Job Code Pay Scale Group Pay Scale Type Bargaining Unit Civil Service or Non-Civil Service Last Executive Board Change Executive Board Change History
51522 09 ST G3 C 725-24 09/30/2016
Click on “Job Code” for current expanded job information.


JOB CODE: 51522


This is professional managerial work in the field of food safety in the Department of Agriculture.

The employee in this job supervises the activities of employees engaged in the planning, development, coordination, implementation, and evaluation of statewide food safety programs involving wholesale, retail, manufacturing, and warehousing facilities. Work involves directing the activities of employees to ensure that food safety program goals and objectives are being met; interpreting rules, regulations, policies, and procedures for employees; meeting with municipal, county, state, and federal officials and other stakeholders to explain rules, regulations, policies, and procedures governing statewide food safety programs; providing advice to subordinates and field staff on difficult or unusual problems; preparing and delivering formal presentations; and training field staff on proper methods for documenting and prosecuting cases, determining penalties, and the uniform application of rules, regulations, policies, and procedures.

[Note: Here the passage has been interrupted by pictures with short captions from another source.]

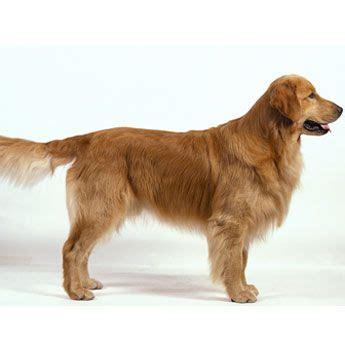 hairless golden retriever golden retriever hairless cool dogs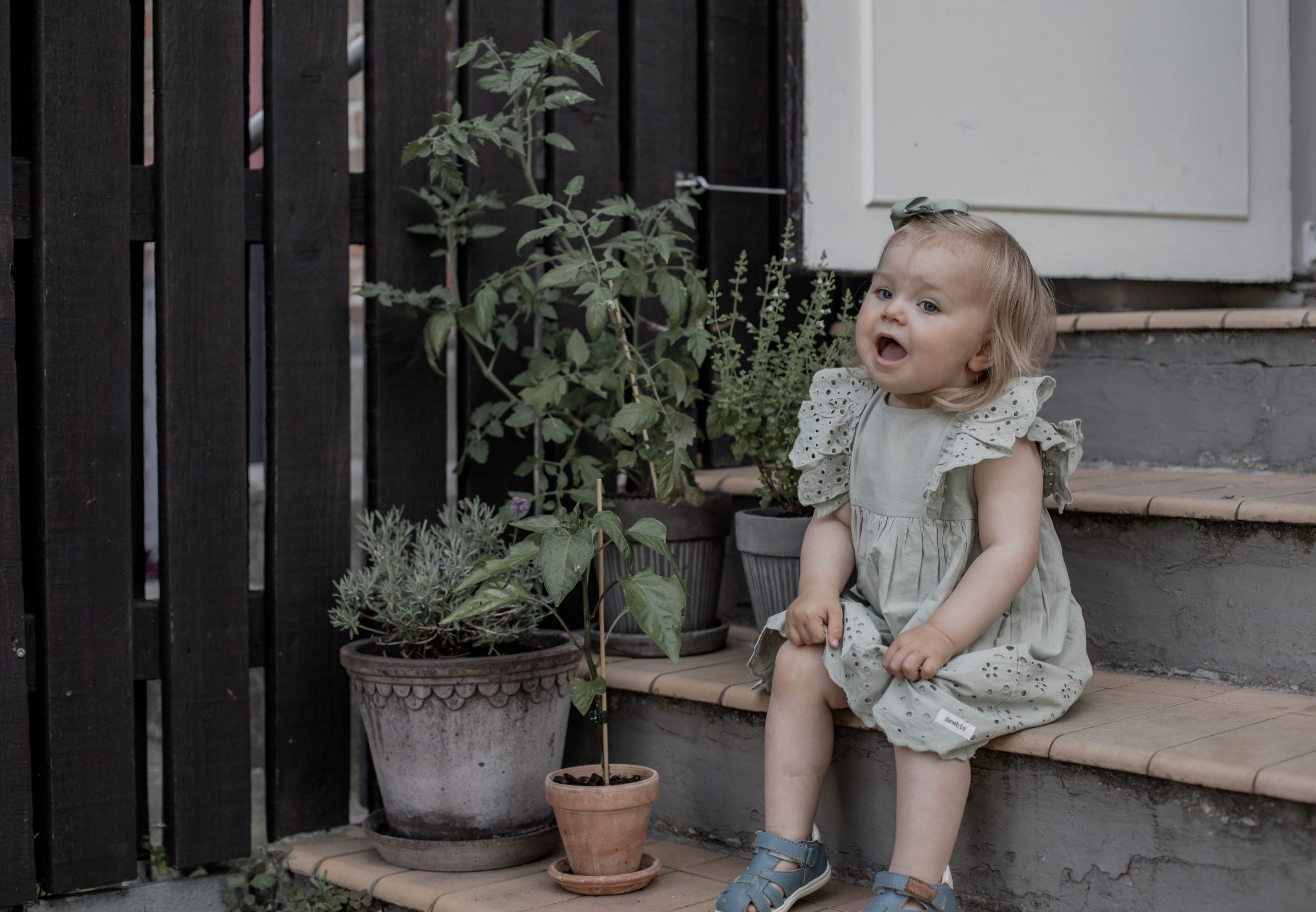 Trädgårdskrukor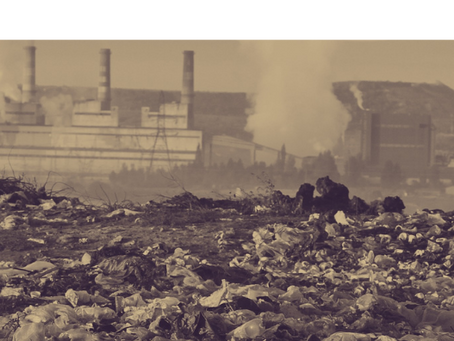Cleaning Up SaaS Content Pollution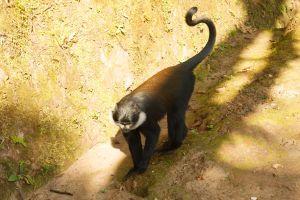 Rwanda-013.jpg
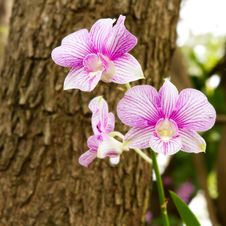 Free Orchid Stock Images - 19066564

Work is assigned in the form of program goals and objectives, and the employee exercises considerable freedom in planning, scheduling, and assigning the work. Work is reviewed upon completion by the bureau director or assistant bureau director through reports and conferences for attainment of program goals and objectives, completeness, technical accuracy, and quality.

EXAMPLES OF WORK: (NOTE: The examples of work are representative of the work, but every position classified to this job may not perform all examples of work listed. Conversely, this is not an all-inclusive list of work examples.):

• Plans, develops, implements, and evaluates food safety programs.

• Prepares, reviews, interprets, and comments on legislation, rules, regulations, policies, and procedures.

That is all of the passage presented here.